— QUOTED TEXT —
I then copy those columns to notepad, and remove the tabs.

I now have the links to every page in that discussion group.

Repeat for all discussion groups.

I dropped those into a program called Flashget, and set it up so each Discussion Group's pages to into their own directory on my computer

i.e
C:\Downloads\WOTC\F1_MagicandSpells

I then tell Flashget to download them all.

Once that was done, I opened each downloaded file with Word, and told it to replace all instances of "<" with "^p<", and all instances of "><" with ">^p<"

that seperates all html tags, including links, into seperate lines.

I did this via a big macro

(i.e if this is the loop #, open file #, regardless of file, run these replaces, save, then indrease the loop # by 1)

I then merged all the downloaded files in a given directory via the old dos type >> command (specifically, type *.* >> BIGFILE.txt)

Next, I imported each of the merged files into a Microsoft Access database (into a longtext/memo field), with an extra field for the name of the original discussion topic

Then, it was a simple matter to find how threads were in that big table, and delete anything that was not a thread.

the end result was a list of all thread#s, with first, second, and last page, and Thread topic.

I copied all the first pages + thread topics to their own list

I copied the thread pages to another list, and seperated out the page # (i.e last page is page 30). Any without page #s, got a nice 1 (or 0, I don't remember how the WOTC forums were set up in that regard)

so i had something like http://www.wizards.com/forums/Thread=1000 Pages: 30

and I knew from looking at the html, the second page was http://www.wizards.com/forums/Thread=1000&Page=2, etc

So I made a little program that took that list, and for each thread, generate page 1 to whatever # of pages it had

then end reults
http://www.wizards.com/forums/Thread=1000 Pages: 30 became
http://www.wizards.com/forums/Thread=1000&Page=1
http://www.wizards.com/forums/Thread=1000&Page=2
http://www.wizards.com/forums/Thread=1000&Page=3
http://www.wizards.com/forums/Thread=1000&Page=4
...
http://www.wizards.com/forums/Thread=1000&Page=29
http://www.wizards.com/forums/Thread=1000&Page=30

Drop all that into Flashget again, and tell it to download them all.

I then used Flashgets download log to rename the downloaded files (Flashget will rename files with characters that are not in the alphabet), to something closer to what they were on the WOTC Forums.
i.e
http://www.wizards.com/forums/Thread=1000&Page=1 was saved as Thread(somenumber), and was then renamed to Thread_1000_P_01
http://www.wizards.com/forums/Thread=1000&Page=2 was saved as Thread(somenumber), and was then renamed to Thread_1000_P_02
http://www.wizards.com/forums/Thread=1000&Page=29 was saved as Thread(somenumber), and was then renamed to Thread_1000_P_29
http://www.wizards.com/forums/Thread=1000&Page=30 was saved as Thread(somenumber), and was then renamed to Thread_1000_P_30

I then merged all those files, in one Thread at a time, then pulled them into another program that grab the Author/TIme of Each post, and then the post itself, and put in into the simplier format that's on the website.

That remove all the formatting, imbedded images, links to the wotc website, and other things that would no longer work, out. That also made it easier to view (and print if anyone wants to do that)

Since then, however, I've written my own database program in Microsoft Access 2010 using Visual Basic for Applications, instead of using Flashget and Excel.

— ENTRIES SUPPLIED —

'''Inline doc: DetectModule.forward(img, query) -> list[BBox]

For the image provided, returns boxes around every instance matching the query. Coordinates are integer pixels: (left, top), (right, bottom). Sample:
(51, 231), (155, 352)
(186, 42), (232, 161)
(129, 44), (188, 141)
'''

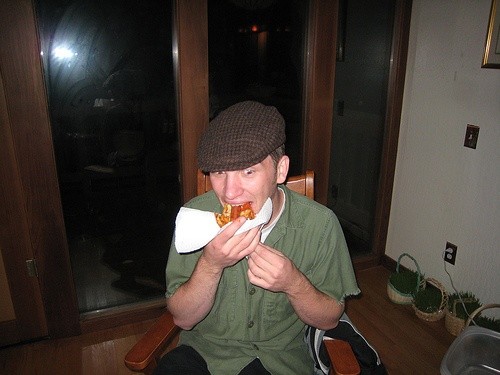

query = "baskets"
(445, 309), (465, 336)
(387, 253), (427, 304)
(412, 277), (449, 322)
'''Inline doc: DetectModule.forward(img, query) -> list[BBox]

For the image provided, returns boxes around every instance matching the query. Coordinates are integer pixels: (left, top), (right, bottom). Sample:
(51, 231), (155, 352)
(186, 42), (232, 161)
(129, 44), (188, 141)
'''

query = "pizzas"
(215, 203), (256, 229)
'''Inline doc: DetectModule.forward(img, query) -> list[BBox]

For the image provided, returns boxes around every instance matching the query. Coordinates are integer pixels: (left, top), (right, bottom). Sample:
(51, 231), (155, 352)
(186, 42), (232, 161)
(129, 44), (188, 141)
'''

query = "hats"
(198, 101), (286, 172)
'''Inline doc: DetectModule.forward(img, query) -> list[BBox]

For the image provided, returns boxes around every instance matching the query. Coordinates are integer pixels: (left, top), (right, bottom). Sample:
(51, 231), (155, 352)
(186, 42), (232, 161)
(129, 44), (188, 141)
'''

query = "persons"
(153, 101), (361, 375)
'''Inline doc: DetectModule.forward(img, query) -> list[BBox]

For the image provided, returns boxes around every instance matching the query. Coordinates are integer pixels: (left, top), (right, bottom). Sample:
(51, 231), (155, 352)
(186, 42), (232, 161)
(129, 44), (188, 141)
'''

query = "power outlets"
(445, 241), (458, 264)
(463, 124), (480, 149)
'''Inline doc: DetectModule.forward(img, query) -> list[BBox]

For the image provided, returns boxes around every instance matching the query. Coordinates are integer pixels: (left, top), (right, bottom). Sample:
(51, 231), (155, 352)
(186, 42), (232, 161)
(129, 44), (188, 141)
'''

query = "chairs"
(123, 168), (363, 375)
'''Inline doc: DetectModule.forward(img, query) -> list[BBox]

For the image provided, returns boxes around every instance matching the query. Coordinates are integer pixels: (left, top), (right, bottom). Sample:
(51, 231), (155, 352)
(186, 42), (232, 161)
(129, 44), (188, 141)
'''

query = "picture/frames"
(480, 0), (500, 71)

— WRITTEN REQUEST 1 —
Translate this sentence from the forum post into Spanish: "I now have the links to every page in that discussion group."
— WRITTEN REQUEST 2 —
Please reproduce the forum post word for word between "Since then, however, I've" and "Flashget and Excel.", inclusive.

— PROBLEM SOLUTION 1 —
Ahora tengo los enlaces a todas las páginas de ese grupo de discusión.

— PROBLEM SOLUTION 2 —
Since then, however, I've written my own database program in Microsoft Access 2010 using Visual Basic for Applications, instead of using Flashget and Excel.